Only the lines from the one containing "Within the image, what" through the end of the material are to be echoed, each exactly as it appears.

===============

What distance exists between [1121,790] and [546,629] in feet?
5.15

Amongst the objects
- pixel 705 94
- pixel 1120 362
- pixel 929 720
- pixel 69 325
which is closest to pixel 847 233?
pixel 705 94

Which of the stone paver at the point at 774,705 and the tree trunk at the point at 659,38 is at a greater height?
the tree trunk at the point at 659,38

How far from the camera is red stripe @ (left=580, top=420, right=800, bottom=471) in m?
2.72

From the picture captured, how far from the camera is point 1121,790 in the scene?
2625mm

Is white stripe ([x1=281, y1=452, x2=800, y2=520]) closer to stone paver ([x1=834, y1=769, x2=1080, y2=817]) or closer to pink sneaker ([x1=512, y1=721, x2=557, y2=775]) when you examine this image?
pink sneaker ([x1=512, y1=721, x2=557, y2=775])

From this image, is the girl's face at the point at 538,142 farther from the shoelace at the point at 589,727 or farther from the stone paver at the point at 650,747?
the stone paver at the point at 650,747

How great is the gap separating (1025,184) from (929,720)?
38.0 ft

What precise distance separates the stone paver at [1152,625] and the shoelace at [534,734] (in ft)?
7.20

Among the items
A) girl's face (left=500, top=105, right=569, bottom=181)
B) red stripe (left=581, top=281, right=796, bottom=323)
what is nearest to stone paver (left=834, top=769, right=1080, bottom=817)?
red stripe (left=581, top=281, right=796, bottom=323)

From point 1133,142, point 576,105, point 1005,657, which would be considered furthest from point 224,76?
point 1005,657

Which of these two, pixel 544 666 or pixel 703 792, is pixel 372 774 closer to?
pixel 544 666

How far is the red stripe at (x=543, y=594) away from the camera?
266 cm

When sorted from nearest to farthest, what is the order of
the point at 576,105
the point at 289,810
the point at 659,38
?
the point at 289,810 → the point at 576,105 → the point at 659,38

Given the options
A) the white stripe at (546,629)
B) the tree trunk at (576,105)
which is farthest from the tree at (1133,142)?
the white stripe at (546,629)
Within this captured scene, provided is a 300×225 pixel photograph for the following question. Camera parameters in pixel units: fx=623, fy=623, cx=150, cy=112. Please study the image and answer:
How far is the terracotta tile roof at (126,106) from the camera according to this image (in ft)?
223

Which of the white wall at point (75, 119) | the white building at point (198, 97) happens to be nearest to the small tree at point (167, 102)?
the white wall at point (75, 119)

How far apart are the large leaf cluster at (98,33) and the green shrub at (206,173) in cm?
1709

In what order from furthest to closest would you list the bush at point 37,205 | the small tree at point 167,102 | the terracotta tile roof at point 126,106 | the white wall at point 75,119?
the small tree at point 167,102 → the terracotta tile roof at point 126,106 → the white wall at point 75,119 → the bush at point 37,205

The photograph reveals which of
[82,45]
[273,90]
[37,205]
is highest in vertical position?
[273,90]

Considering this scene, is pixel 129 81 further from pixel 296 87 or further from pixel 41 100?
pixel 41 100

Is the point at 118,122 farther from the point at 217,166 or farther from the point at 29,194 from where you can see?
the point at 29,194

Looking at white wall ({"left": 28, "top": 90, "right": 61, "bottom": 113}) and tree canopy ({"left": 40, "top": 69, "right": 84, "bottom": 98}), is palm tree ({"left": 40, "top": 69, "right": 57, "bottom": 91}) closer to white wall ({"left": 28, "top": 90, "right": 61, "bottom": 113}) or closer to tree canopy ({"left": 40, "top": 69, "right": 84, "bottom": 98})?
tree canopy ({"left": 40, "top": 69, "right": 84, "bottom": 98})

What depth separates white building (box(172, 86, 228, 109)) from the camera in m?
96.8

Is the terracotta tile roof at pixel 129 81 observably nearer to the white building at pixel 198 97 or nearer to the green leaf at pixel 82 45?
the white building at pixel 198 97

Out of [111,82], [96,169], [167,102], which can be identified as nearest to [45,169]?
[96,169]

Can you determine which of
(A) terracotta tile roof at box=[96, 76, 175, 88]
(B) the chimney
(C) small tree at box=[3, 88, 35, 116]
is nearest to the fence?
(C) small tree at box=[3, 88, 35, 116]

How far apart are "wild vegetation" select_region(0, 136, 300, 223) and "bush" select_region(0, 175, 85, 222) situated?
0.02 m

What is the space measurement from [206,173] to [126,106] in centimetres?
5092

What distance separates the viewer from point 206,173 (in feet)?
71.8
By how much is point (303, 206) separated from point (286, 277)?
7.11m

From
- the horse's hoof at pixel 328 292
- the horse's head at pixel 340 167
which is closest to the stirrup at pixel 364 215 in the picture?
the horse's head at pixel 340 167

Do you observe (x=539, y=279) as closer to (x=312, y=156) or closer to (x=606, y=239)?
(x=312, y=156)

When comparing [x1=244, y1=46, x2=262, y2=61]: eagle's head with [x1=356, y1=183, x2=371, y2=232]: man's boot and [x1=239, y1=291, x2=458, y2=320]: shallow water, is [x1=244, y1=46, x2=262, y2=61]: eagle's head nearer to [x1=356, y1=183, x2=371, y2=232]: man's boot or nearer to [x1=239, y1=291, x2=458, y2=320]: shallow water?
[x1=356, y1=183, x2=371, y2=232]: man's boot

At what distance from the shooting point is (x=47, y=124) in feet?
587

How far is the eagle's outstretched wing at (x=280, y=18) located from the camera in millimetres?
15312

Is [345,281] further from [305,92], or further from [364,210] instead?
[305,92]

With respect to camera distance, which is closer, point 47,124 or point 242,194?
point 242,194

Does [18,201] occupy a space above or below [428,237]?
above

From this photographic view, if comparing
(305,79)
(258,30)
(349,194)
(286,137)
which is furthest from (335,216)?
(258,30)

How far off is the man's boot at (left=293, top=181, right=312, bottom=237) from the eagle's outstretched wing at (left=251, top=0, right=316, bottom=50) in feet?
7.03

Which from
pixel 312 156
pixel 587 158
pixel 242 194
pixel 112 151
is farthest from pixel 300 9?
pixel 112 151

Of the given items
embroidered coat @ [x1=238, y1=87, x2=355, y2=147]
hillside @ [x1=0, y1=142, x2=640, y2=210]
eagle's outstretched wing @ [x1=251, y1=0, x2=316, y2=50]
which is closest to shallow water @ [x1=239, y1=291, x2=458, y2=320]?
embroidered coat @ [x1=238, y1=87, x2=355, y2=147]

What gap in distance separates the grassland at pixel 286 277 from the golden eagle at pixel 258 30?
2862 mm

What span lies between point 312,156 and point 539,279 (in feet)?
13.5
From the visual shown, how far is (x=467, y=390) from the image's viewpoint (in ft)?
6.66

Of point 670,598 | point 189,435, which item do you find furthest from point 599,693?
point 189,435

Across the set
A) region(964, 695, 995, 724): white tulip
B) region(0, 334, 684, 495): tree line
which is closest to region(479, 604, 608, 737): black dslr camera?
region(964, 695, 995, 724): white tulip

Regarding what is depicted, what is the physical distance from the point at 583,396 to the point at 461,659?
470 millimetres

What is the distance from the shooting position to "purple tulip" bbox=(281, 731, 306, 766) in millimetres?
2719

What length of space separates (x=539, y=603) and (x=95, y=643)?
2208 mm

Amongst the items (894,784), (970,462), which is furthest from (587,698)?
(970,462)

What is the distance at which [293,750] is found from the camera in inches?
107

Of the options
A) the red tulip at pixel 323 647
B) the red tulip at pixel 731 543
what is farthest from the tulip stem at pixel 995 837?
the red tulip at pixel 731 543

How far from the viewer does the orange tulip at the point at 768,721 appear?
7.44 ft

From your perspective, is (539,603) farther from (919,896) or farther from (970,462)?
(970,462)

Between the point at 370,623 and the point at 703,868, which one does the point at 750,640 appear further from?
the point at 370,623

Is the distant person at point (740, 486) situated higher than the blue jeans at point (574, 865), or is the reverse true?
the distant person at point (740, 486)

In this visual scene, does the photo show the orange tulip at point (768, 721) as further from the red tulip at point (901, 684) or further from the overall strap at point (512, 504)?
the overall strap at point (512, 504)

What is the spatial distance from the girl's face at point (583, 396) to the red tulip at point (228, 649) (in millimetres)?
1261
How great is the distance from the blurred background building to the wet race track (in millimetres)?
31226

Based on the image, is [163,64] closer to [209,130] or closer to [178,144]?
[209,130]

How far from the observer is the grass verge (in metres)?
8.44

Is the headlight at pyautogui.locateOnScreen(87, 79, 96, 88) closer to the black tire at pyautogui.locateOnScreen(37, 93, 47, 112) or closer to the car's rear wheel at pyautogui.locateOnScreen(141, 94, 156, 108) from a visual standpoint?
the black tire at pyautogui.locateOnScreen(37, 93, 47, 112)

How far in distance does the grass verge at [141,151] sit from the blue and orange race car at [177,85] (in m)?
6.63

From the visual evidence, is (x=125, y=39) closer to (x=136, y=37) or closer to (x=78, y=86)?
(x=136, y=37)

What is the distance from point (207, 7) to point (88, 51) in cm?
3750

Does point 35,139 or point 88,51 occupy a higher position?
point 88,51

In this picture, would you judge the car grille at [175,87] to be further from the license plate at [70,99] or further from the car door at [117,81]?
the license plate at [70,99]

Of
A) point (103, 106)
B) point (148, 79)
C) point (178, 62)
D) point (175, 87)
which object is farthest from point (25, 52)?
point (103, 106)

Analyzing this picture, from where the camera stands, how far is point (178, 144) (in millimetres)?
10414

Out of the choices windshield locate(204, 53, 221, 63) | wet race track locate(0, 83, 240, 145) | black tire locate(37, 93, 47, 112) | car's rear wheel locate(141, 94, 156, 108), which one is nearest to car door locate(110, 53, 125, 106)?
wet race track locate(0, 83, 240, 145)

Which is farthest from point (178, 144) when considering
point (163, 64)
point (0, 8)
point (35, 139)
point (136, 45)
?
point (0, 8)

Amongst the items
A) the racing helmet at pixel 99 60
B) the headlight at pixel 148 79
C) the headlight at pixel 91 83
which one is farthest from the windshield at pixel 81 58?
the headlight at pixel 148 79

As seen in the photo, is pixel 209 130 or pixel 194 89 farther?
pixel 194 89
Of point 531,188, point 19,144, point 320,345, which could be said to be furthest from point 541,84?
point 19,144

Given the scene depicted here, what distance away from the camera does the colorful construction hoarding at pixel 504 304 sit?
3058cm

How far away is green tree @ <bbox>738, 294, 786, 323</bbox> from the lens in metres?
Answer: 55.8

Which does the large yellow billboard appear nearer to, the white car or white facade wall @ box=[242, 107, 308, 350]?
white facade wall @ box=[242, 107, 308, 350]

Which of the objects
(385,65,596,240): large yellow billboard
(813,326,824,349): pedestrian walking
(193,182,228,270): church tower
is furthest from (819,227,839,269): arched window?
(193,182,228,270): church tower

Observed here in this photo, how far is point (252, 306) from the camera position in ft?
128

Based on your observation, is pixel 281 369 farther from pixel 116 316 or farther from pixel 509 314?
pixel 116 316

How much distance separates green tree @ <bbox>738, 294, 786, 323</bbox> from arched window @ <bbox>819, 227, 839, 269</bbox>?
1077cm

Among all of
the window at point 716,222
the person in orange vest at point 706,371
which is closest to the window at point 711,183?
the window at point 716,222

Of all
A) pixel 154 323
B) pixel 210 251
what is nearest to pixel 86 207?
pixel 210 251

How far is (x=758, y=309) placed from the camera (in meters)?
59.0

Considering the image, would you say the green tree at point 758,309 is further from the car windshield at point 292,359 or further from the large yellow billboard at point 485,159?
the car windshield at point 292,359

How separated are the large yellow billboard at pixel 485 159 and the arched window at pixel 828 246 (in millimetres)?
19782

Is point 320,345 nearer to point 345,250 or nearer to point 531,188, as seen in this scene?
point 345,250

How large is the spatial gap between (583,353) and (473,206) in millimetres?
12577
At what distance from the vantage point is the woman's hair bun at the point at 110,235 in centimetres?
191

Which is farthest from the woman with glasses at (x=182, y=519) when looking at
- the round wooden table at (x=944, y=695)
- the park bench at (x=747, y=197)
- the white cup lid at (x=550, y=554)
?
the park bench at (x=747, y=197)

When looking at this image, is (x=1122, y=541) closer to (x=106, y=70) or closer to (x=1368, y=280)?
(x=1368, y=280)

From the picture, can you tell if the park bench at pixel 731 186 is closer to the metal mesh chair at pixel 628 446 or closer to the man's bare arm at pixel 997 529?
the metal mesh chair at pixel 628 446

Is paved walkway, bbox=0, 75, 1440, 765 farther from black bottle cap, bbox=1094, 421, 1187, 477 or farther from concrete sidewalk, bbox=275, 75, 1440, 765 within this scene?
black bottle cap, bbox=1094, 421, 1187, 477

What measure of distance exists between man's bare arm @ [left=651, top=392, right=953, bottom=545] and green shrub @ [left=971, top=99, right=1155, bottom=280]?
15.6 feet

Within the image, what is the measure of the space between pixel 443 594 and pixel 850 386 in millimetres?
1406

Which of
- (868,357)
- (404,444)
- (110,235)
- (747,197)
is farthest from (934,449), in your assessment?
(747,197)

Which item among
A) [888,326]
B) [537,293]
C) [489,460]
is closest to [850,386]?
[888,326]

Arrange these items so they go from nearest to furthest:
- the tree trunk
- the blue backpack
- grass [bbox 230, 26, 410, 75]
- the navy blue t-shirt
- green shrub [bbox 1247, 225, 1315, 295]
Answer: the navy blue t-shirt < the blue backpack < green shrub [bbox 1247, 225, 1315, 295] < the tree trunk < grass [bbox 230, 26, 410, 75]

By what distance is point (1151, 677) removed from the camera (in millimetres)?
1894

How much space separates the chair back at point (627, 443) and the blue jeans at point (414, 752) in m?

===============

Correct answer:
Within the image, what is the measure of the space between pixel 443 594 and pixel 850 386 in millimetres?
1406

Which of
- (868,357)
- (404,444)
- (110,235)
- (747,197)
is farthest from (934,449), in your assessment?
(747,197)

Which item among
A) [888,326]
B) [537,293]
C) [489,460]
is closest to [850,386]?
[888,326]

Arrange these items so they go from nearest to furthest:
- the tree trunk
- the blue backpack
- grass [bbox 230, 26, 410, 75]
- the navy blue t-shirt
- green shrub [bbox 1247, 225, 1315, 295]
Answer: the navy blue t-shirt < the blue backpack < green shrub [bbox 1247, 225, 1315, 295] < the tree trunk < grass [bbox 230, 26, 410, 75]

By what distance is point (1151, 677) removed from the camera (in millimetres)?
1894

How much space separates the chair back at point (627, 443) and the blue jeans at point (414, 752) in m?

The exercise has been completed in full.